Recorded data
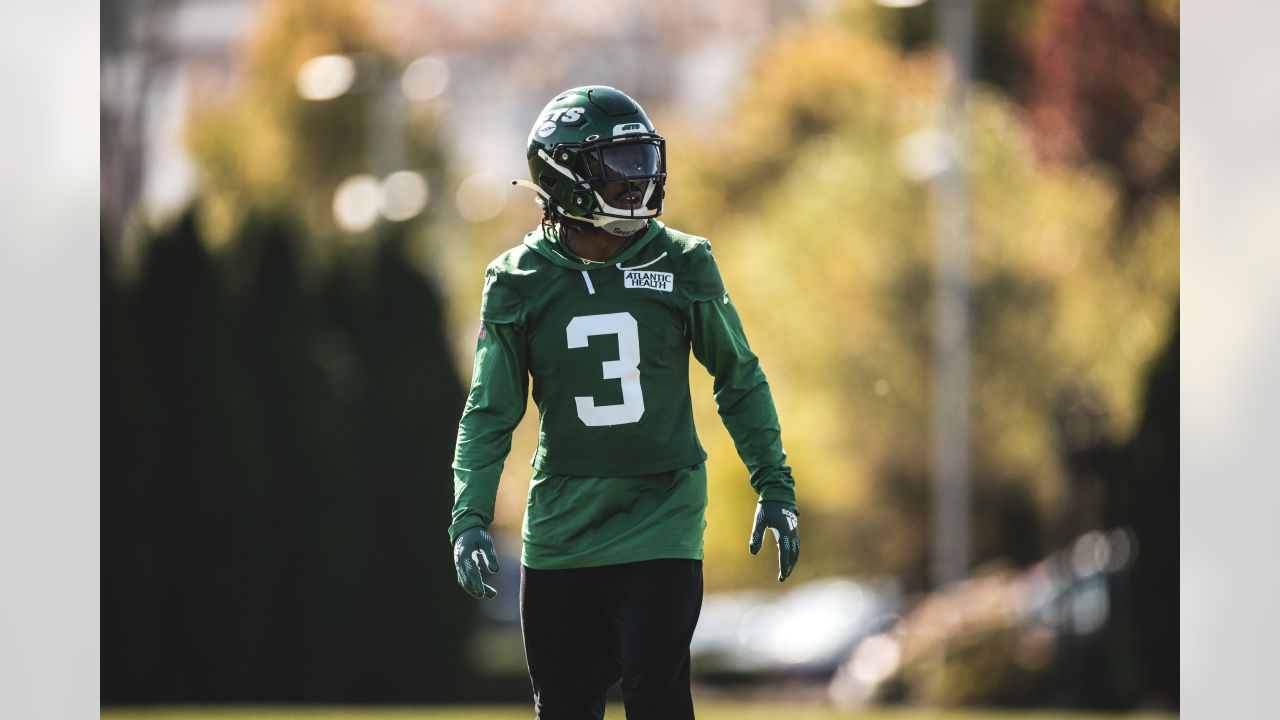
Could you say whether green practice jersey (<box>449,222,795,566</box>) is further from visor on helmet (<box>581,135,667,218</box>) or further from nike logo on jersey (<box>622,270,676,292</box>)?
visor on helmet (<box>581,135,667,218</box>)

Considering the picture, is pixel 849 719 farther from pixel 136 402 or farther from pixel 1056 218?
pixel 1056 218

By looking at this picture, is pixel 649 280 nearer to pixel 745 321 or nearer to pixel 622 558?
pixel 622 558

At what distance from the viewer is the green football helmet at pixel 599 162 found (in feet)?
12.8

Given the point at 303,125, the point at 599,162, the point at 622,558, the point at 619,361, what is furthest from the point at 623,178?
the point at 303,125

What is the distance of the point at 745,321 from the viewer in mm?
19188

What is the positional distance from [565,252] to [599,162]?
0.25 meters

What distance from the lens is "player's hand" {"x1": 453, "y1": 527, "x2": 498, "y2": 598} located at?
3781 millimetres

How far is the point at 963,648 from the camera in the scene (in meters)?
14.8

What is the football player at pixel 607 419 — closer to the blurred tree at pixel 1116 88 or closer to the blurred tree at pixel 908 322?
the blurred tree at pixel 1116 88

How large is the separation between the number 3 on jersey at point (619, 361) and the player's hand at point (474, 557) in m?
0.39

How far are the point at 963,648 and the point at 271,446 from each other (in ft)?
21.6

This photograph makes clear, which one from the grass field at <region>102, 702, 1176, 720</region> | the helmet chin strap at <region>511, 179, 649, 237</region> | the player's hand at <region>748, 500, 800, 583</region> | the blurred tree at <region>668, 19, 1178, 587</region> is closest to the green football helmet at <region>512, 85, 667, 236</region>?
the helmet chin strap at <region>511, 179, 649, 237</region>
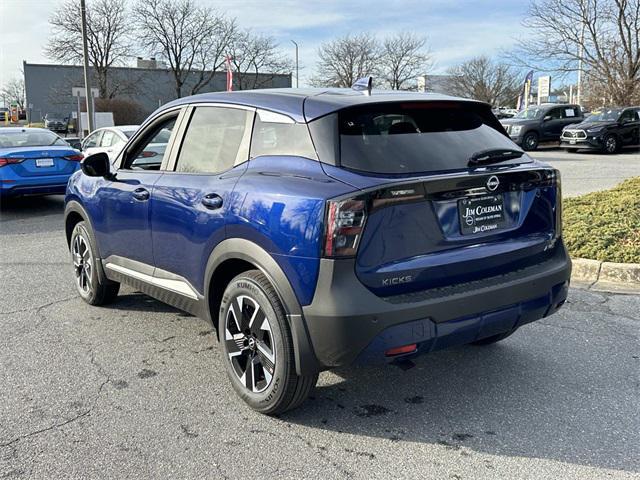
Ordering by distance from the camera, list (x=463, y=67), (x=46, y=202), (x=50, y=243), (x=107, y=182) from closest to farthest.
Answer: (x=107, y=182) < (x=50, y=243) < (x=46, y=202) < (x=463, y=67)

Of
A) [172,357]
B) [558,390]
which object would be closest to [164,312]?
[172,357]

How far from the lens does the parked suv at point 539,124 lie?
75.4 ft

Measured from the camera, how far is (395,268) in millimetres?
2785

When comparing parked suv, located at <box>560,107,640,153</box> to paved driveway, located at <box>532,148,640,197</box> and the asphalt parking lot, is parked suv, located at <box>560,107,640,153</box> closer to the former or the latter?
paved driveway, located at <box>532,148,640,197</box>

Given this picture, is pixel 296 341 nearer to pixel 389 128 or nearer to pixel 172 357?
pixel 389 128

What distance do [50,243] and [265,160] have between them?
5.82 meters

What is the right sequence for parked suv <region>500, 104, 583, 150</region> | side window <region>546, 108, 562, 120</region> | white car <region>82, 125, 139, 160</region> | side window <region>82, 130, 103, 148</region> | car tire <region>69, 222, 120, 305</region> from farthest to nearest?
1. side window <region>546, 108, 562, 120</region>
2. parked suv <region>500, 104, 583, 150</region>
3. side window <region>82, 130, 103, 148</region>
4. white car <region>82, 125, 139, 160</region>
5. car tire <region>69, 222, 120, 305</region>

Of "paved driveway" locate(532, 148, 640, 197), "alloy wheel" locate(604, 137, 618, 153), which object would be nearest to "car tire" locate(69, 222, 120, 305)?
"paved driveway" locate(532, 148, 640, 197)

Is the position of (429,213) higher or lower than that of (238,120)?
lower

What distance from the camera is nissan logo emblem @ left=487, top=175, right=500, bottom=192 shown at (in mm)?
3078

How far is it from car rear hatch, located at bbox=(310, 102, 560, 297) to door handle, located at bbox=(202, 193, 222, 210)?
71 centimetres

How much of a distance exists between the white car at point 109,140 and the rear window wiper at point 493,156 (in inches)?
391

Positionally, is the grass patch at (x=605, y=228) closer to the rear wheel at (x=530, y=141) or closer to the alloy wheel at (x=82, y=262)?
the alloy wheel at (x=82, y=262)

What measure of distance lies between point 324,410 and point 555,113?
23420 millimetres
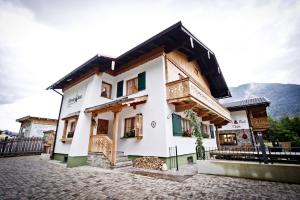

■ **PROBLEM**:
Quote the lines from the one containing "Given this picture, is" through the one containing "5.82 meters", keeping every character unchanged.

■ **SOLUTION**:
Given this picture, is pixel 296 341 nearer to pixel 389 128 or nearer to pixel 172 357?
pixel 389 128

What distance do [50,243] and [265,160] have between them?
5.82 meters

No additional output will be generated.